Some records:
++++++++++++++++++++
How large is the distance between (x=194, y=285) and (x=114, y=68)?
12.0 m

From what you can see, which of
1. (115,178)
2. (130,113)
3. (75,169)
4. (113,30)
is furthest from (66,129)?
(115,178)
++++++++++++++++++++
Problem details -> Rewrite every line above in full. Scale each number in the answers, meaning the distance and the coordinates, by 2.4, rounding to the same number of decimal places it originally had with halves rounded up, and leave all other numbers unchanged.

Exercise answer ->
How large is the distance between (x=194, y=285) and (x=114, y=68)?
28.8 m

From what you can see, which of
1. (115,178)
2. (130,113)
3. (75,169)
4. (113,30)
is furthest from (66,129)?
(276,427)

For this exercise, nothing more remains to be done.